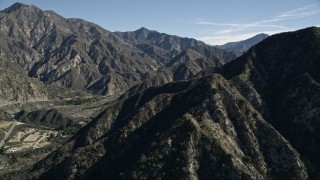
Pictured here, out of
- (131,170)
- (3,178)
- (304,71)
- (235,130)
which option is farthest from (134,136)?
(304,71)

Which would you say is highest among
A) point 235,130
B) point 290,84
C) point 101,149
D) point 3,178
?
point 290,84

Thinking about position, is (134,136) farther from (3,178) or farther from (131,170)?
(3,178)

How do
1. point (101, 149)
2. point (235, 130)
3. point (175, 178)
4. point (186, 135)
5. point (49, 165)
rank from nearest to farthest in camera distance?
point (175, 178) → point (186, 135) → point (235, 130) → point (101, 149) → point (49, 165)

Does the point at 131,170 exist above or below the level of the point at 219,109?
below

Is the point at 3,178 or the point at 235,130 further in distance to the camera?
the point at 3,178

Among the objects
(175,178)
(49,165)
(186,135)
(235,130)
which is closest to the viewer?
(175,178)

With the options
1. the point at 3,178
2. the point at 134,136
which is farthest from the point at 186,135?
the point at 3,178

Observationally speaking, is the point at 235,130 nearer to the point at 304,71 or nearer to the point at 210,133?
the point at 210,133
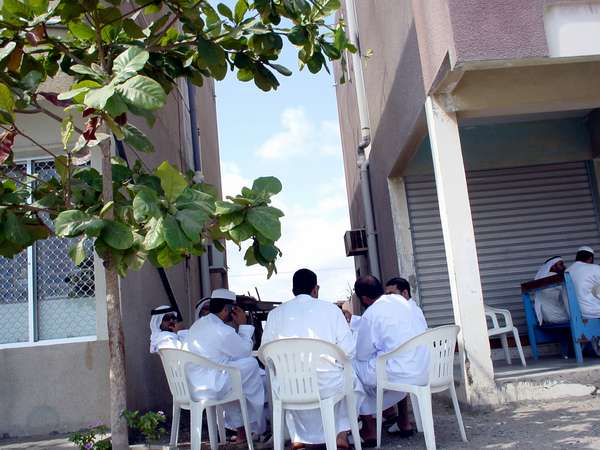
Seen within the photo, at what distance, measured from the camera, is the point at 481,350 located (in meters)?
5.75

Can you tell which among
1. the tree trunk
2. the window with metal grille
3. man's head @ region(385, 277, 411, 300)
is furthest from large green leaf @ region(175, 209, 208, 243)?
the window with metal grille

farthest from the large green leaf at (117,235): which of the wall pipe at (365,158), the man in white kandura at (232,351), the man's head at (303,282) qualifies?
the wall pipe at (365,158)

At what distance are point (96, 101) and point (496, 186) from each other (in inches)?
271

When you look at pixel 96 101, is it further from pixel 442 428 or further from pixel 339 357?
pixel 442 428

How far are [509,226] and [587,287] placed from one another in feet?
6.37

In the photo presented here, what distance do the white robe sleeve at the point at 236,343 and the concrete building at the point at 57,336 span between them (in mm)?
1162

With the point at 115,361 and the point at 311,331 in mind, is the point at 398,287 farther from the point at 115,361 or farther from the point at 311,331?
the point at 115,361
====
### EXERCISE REQUIREMENTS
Copy out all of the items above word for word, leaving out the pictures.

### THE COMPLETED TASK
Pictured here, out of
- (131,170)
- (3,178)
- (304,71)
- (235,130)
which option is farthest from (134,136)?
(304,71)

Which would you say is highest among
A) point 235,130
B) point 290,84
C) point 101,149
D) point 3,178
?
point 290,84

Thinking about position, is (134,136) farther from (3,178) or farther from (131,170)?
(3,178)

How do
1. point (101, 149)
2. point (235, 130)
3. point (175, 178)
4. point (186, 135)
5. point (49, 165)
rank from nearest to farthest in camera distance?
point (175, 178) → point (186, 135) → point (235, 130) → point (101, 149) → point (49, 165)

Does the point at 131,170 exist above or below the level of the point at 219,109?
below

Is the point at 3,178 or the point at 235,130 further in distance to the camera?
the point at 3,178

Among the objects
(175,178)
(49,165)
(186,135)
(235,130)
which is closest to the viewer?
(175,178)

With the options
1. the point at 3,178
2. the point at 134,136
which is farthest from the point at 186,135?
the point at 3,178

Observationally speaking, is the point at 235,130 nearer to the point at 304,71 or nearer to the point at 210,133?
the point at 210,133
Seen within the photo, at what distance, measured from the camera, is the point at 481,350 located (in meters)?
5.75

Can you tell which among
1. the tree trunk
2. the window with metal grille
3. man's head @ region(385, 277, 411, 300)
is furthest from large green leaf @ region(175, 209, 208, 243)?
the window with metal grille

farthest from the large green leaf at (117,235): which of the wall pipe at (365,158), the man in white kandura at (232,351), the man's head at (303,282) qualifies?
the wall pipe at (365,158)

At what distance are point (96, 101) and point (496, 186) from each other (in inches)?
271

When you look at pixel 96 101, is it further from pixel 442 428 or further from pixel 339 357?
pixel 442 428

How far are [509,226] and [587,287] placed from one another in feet?
6.37

In the photo presented here, what distance do the white robe sleeve at the point at 236,343 and the concrete building at the point at 57,336 span between them (in mm)?
1162

With the point at 115,361 and the point at 311,331 in mind, is the point at 398,287 farther from the point at 115,361 or farther from the point at 311,331?
the point at 115,361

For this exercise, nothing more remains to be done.